Officers had also expected more incidents because this April was also the warmest since records began.

Head of community safety Steve Makepeace said his staff had visited hundreds to schools to spell out to young people the consequences of fire-setting in the weeks leading up to one of the brigade’s busiest periods for deliberate fires.

The controlled burning took place in Doncaster, where firefighters worked with Doncaster Council to carry out operations in areas known to be popular with young arsonists.

One of these was Denaby Crags where grass and foliage was burned in the hope that fire-setters would be put off.

Mr Makepeace said the initiative worked, because no deliberate fires had been reported in the area since March, compared to more than 30 last spring.

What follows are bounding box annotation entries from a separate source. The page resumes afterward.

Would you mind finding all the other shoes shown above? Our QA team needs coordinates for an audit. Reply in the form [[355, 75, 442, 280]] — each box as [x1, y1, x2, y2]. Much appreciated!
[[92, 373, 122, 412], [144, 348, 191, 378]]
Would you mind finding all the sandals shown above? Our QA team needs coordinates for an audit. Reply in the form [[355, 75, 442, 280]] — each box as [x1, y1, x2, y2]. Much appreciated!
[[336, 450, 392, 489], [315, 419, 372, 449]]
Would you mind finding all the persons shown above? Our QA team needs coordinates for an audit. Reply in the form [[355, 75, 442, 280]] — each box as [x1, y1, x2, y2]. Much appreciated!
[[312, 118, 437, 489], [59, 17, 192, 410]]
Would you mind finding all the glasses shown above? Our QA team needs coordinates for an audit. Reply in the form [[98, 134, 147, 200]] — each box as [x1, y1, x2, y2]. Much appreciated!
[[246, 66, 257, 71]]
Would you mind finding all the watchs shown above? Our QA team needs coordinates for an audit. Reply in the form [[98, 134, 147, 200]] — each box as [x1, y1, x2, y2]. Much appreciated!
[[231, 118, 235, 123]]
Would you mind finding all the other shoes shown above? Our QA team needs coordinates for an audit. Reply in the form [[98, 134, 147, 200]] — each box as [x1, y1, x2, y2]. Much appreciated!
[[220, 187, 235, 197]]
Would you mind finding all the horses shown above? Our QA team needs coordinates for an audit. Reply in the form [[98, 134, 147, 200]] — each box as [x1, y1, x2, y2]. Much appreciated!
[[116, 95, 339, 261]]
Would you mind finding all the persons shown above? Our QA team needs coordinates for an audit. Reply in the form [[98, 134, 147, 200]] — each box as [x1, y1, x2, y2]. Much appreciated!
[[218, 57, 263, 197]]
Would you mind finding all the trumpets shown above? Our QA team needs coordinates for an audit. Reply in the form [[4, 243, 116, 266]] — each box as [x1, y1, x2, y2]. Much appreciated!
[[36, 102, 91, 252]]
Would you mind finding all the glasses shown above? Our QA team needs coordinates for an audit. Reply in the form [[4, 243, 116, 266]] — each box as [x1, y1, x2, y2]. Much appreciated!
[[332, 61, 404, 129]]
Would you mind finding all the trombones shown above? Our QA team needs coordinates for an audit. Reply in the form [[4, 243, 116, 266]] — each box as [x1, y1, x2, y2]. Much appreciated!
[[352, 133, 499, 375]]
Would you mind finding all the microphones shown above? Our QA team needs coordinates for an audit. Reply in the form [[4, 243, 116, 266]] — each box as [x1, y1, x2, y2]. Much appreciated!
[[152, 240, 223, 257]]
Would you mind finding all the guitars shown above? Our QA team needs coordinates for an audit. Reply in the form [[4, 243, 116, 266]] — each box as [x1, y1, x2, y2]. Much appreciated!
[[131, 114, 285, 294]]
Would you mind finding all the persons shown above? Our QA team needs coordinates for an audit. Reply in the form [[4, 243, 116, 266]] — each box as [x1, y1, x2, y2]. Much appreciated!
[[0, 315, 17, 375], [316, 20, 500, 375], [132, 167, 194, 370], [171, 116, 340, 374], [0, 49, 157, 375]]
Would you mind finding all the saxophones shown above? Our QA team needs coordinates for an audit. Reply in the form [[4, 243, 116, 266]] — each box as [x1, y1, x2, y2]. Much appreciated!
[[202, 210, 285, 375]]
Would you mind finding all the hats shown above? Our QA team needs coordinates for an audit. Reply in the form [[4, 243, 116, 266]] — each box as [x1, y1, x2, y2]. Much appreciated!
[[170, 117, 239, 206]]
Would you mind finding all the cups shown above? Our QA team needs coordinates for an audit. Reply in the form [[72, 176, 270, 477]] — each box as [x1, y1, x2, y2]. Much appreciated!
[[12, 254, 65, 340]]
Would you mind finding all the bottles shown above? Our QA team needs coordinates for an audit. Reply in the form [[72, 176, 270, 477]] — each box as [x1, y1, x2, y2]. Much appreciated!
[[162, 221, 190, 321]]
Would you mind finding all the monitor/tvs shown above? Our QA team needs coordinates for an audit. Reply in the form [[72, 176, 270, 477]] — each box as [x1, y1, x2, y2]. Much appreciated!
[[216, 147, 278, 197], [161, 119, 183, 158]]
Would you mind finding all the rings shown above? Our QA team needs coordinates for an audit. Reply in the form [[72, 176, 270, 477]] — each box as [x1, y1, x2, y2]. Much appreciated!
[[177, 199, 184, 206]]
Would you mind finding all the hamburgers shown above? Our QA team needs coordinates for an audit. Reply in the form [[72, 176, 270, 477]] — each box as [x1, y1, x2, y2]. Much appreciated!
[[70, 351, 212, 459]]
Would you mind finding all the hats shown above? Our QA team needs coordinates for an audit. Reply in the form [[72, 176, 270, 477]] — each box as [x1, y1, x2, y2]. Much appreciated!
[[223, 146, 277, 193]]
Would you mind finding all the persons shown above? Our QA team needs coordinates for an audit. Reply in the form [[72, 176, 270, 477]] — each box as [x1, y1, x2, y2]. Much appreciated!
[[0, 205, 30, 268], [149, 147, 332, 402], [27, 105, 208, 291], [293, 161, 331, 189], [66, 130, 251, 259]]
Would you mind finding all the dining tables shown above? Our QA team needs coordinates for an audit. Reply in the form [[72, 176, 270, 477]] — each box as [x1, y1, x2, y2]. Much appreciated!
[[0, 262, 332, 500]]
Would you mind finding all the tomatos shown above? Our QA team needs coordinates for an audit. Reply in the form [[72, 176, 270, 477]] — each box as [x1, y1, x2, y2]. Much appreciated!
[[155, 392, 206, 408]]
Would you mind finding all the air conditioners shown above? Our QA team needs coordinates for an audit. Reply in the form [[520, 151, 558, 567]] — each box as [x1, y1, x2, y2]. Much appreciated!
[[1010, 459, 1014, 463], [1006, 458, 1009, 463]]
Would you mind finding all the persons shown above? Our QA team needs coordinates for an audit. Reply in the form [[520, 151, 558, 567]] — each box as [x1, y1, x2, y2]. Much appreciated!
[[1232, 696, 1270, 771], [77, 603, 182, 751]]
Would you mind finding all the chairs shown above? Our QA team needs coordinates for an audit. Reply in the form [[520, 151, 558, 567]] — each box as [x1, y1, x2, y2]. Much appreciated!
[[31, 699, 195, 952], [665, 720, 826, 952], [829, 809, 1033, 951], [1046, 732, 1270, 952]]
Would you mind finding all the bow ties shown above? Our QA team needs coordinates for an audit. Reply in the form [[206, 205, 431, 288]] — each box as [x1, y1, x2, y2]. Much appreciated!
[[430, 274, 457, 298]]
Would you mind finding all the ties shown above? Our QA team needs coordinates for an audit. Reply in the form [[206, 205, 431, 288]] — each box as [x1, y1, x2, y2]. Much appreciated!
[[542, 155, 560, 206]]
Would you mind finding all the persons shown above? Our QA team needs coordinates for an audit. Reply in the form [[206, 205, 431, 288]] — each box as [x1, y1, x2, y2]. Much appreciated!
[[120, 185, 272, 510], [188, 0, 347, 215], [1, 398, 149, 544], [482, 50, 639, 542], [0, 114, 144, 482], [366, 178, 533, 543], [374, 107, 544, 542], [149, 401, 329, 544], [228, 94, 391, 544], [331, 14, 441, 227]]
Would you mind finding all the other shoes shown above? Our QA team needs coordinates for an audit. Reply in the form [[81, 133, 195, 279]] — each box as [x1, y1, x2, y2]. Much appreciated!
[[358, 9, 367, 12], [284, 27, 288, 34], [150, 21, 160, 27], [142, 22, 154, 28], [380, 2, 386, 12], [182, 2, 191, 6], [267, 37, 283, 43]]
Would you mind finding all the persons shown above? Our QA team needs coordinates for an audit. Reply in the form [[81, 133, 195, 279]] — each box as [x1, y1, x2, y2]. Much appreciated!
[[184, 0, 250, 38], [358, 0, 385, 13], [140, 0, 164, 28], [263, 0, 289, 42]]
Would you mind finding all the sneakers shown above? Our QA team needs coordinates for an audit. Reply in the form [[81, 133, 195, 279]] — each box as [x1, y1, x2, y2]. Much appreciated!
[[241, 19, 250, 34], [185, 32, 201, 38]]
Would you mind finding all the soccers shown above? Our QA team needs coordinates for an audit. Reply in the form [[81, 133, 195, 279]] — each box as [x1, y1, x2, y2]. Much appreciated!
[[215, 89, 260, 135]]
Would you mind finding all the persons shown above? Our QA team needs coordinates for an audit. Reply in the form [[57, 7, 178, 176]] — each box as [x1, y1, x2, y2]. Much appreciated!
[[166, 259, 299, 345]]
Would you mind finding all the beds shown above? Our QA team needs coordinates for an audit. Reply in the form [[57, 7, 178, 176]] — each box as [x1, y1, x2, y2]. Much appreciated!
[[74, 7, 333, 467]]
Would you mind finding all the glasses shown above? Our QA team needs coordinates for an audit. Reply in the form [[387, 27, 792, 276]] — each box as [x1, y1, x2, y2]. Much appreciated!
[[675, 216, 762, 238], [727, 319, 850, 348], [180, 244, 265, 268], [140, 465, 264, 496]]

Other activities have included a joint initiative between the fire service and South Yorkshire Police in Rotherham, which has seen two-person cycle patrol teams visit remote, arson prone locations’

The patrols provide a strong uniformed presence to deter would-be fire-setters as well as engaging with the community to identify potential arson risks.

A Sheffield pilot scheme has led to more than 400 weighted locks being fitted to wheelie bins in Longley in a bid to deter arsonists.

While in Barnsley, community events in Hoyland and Cudworth helped deliver advice on the safe storage of rubbish and waste to residents.

Mr Makepeace said: “We’ve shown already this spring that we’re using new ideas and working harder than ever to drive down deliberate fires, which are a massive drain on our resources, cost the taxpayer millions of pounds every year and represent a significant safety risk to the public.

“But residents must stay vigilant to the threat of arson and help us maintain these reductions, by telling us about potential arson risks, safely storing their rubbish and reporting fire setters who might be operating in their area.”

Mr Makepeace and his officers have also been helping to reduce the risk of fires on houseboats and other vessels on South Yorkshire’s waterways after extending the brigade’s home safety checks to rivers and canals.

This week, firefighters will visit boats along the River Don Navigation in Rotherham as part of National Boat Fire Safety Week which runs until June 5.

The week aims to curb fires on the water by advising boat owners on some of the most common causes of waterway blazes.

Mr Makepeace, added: “Although boat fires on inland waters are less common than fires on land, when they do occur, they can have absolutely devastating consequences.

“Boats are often in remote locations with difficult access, which may result in firefighters taking longer to arrive at an incident and allowing a fire to totally destroy a boat and everything on board.

“As well as taking into account fire safety on the boat we would urge boaters to ensure that they know their location at all times so that in the event of any emergency we can get there as soon as possible.”